▸ **Supplied records**:
+++++

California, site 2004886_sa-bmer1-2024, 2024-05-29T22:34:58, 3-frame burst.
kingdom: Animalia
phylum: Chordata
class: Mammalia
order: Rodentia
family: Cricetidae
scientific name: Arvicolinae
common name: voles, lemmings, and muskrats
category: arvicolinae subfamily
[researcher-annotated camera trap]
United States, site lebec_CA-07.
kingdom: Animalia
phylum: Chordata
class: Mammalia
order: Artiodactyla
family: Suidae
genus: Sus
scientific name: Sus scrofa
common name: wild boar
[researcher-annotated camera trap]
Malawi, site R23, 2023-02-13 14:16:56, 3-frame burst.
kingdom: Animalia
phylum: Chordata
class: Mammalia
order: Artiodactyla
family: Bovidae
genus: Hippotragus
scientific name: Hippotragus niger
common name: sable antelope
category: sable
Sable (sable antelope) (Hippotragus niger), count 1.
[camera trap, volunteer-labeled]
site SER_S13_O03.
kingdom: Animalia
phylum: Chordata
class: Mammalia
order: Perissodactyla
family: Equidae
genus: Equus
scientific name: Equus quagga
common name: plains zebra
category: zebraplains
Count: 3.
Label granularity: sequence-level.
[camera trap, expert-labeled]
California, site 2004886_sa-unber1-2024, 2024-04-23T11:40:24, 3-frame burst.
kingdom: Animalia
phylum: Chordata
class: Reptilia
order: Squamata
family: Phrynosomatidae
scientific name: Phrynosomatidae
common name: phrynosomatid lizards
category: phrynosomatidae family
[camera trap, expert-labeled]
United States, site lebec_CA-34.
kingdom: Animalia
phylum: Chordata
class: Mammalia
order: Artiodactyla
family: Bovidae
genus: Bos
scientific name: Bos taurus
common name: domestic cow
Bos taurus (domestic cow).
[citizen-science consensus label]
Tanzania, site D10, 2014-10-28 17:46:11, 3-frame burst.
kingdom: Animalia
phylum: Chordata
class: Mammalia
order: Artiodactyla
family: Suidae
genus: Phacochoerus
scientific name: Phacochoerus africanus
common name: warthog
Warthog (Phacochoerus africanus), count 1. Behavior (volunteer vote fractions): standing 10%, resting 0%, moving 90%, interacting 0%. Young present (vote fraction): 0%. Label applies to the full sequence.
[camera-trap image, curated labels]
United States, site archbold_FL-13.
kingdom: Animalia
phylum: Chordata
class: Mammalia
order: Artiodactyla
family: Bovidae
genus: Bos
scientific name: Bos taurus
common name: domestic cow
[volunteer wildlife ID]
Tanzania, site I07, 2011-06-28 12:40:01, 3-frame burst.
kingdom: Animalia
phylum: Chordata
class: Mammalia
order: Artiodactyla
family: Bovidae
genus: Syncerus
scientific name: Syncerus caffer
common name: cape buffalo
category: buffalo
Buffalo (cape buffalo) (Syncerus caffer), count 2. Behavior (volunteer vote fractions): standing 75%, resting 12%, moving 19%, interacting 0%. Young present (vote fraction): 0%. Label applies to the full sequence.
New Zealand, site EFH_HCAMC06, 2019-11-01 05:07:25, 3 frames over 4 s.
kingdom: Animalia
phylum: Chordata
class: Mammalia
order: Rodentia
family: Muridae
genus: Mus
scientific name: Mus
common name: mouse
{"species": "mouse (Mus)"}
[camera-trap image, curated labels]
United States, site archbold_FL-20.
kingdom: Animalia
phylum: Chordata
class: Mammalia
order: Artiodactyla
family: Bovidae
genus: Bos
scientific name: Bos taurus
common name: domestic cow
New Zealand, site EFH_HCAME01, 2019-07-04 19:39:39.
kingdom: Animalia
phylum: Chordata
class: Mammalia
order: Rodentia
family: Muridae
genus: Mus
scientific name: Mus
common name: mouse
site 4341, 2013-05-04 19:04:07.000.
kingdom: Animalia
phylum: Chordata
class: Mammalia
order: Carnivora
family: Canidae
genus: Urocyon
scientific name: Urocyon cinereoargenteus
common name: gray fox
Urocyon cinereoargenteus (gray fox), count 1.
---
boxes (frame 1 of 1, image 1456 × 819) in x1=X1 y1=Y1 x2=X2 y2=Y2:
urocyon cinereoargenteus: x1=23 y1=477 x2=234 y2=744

+++++

▸ **What is required**: Provide every line from the material that contains the word "United".

▸ **Answer to this exercise**:
United States, site lebec_CA-07.
United States, site lebec_CA-34.
United States, site archbold_FL-13.
United States, site archbold_FL-20.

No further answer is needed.